Fresenius legt trotz Belastungen durch Corona zum Jahresstart zu

Der Gesundheitskonzern Fresenius ist trotz erster Belastungen durch die Corona-Krise in einigen Geschäftsbereichen mit Zuwächsen bei Umsatz und Konzernergebnis in das Jahr gestartet. Das Dax-Unternehmen bestätigte am Mittwoch vorerst seine Wachstumsziele für 2020, die mögliche Belastungen durch die Pandemie aussen vor lassen. Eine verlässliche Bewertung und Quantifizierung positiver und negativer Effekte sei derzeit noch nicht möglich, teilte Fresenius in Bad Homburg mit. Der Konzern gehe aber von weiteren Einflüssen durch Covid-19 im Jahresverlauf aus.

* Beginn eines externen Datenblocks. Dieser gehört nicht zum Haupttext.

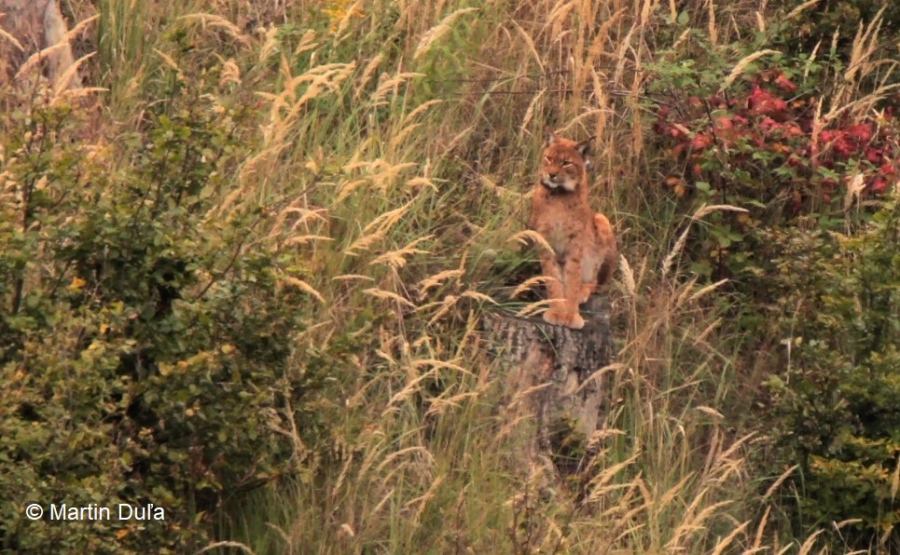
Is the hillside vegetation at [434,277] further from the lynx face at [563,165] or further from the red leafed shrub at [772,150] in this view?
the lynx face at [563,165]

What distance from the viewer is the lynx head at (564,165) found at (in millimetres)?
7457

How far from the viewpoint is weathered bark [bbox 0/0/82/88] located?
7.74 metres

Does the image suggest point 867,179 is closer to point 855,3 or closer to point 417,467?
point 855,3

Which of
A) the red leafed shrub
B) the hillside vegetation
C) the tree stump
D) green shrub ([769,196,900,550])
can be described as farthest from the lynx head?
green shrub ([769,196,900,550])

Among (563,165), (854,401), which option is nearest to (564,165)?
(563,165)

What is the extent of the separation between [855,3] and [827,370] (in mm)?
3101

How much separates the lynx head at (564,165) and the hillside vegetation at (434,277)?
0.57 ft

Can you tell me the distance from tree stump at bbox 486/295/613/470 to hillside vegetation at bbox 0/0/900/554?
127 mm

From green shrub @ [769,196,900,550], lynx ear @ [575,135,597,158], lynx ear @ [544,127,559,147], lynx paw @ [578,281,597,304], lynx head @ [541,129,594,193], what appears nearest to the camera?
green shrub @ [769,196,900,550]

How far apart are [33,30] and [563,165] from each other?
9.03 ft

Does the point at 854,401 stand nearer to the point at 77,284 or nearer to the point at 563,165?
the point at 563,165

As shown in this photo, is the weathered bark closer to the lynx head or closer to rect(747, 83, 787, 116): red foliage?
the lynx head

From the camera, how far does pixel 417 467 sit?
19.0 feet

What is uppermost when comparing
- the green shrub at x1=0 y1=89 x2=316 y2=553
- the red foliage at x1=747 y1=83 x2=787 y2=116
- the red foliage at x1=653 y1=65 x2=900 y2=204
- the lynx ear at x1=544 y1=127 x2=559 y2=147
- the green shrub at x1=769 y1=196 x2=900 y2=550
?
the green shrub at x1=0 y1=89 x2=316 y2=553
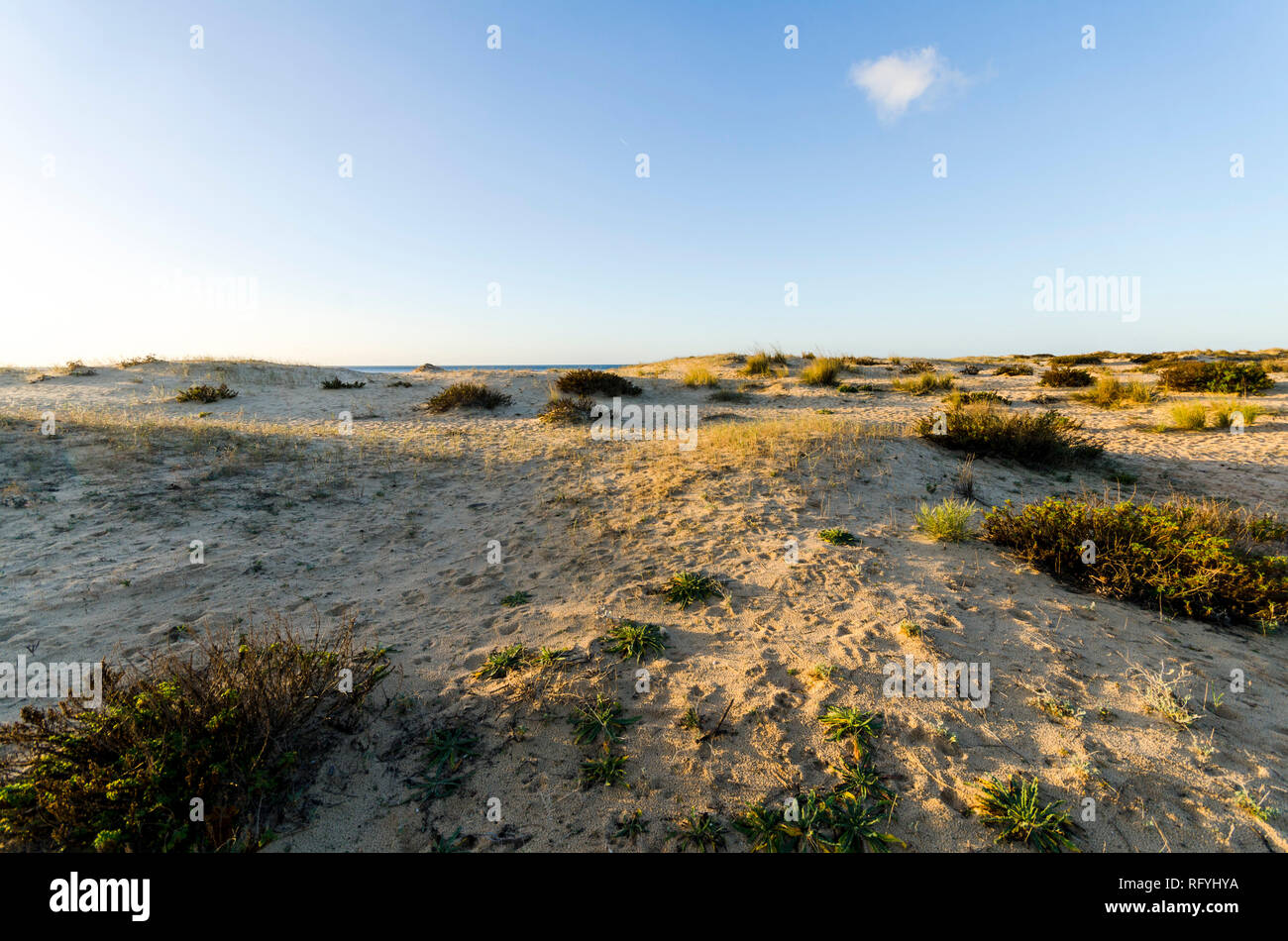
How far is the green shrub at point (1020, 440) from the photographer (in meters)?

Eine Aktualisierung inklusive der Covid-19-Effekte ist nun zur Halbjahresbilanz geplant.
06.05.2020 07:25

Im ersten Quartal waren die Erlöse bei Fresenius auch dank guter Geschäfte der Dialysetochter FMC um acht Prozent auf 9,1 Milliarden Euro gestiegen, währungsbereinigt betrug das Plus sieben Prozent. Während das operative Ergebnis bei rund 1,13 Millionen Euro stabil blieb, kletterte das Konzernergebnis um zwei Prozent auf 465 Millionen Euro, um Wechselkurseffekte bereinigt war dies ein Plus von einem Prozent.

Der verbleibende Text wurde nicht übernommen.